_Source passage_
━━━━━━━━

>Nope. Think about this.
>
>He opens one door and asks you to choose again. You're not going to pick the open door so of the doors that you would choose from, there are only 999. Your odds change.
>
>The logic you use works for all the doors that EXIST, not the odds of the doors you will consider choosing. I'll take the odds for doors I will consider choosing because it increases my odds. But in the end, when there are only two doors left, the odds of you choosing the winning door of the two is 1/2 or 50/50 or 50%.
>
>>The point is that
after you picked a door he opens 998 doors where there is no car ( - he knows where the car is). That makes the odds of the last door 999/1000
>>
>>Think about it
Ok, final attempt - I'm not trying to convince
If I immediately open 998 doors and then you pick one - I agree it's 50%
Now, all 1000 doors are closed and you pick one
Your odds are 1/1000
The odds that the car behind the other 999 doors are 999/1000 - correct ?
That splits the doors in two parts
Your door - odds 1/1000
The other 999 doors - odds 999/1000
Of the other 999 doors, I open 998 where there is a goat behind
We still have the two parts (1/1000 and 999/1000)
Of the second part, 998 out of the 999 doors are open
The second part is now one (closed) door.
The odds of the second part are still 999/1000, but are now concentrated in that one closed door that you did not pick
Gregory

━━━━━━━━

_Assignment 1_
Answer these questions using the forum thread about the 1000-door problem:
(a) In the first post, how many doors remain to choose from after one door is opened?
(b) In the reply, what are your odds when all 1000 doors are closed and you pick one?
(c) In the reply, how many of the other 999 doors are opened to show a goat?
_Assignment 2_
Return the portion of the forum thread about the 1000-door problem from "That splits the" to "one (closed) door.".

Collected data entries:
━━━━━━━━

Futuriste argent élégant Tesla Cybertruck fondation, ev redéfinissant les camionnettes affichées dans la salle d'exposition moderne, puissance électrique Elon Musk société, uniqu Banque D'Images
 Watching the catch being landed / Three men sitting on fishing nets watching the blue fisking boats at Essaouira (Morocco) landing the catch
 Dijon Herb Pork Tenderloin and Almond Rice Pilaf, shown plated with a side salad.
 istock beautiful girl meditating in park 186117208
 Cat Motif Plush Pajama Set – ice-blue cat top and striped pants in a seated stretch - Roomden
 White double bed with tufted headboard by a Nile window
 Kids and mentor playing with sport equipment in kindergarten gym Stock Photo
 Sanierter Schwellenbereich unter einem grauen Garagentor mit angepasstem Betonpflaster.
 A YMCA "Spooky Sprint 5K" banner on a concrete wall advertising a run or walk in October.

━━━━━━━━

_Written answer 1_
(a) 999
(b) 1/1000
(c) 998

_Written answer 2_
That splits the doors in two parts
Your door - odds 1/1000
The other 999 doors - odds 999/1000
Of the other 999 doors, I open 998 where there is a goat behind
We still have the two parts (1/1000 and 999/1000)
Of the second part, 998 out of the 999 doors are open
The second part is now one (closed) door.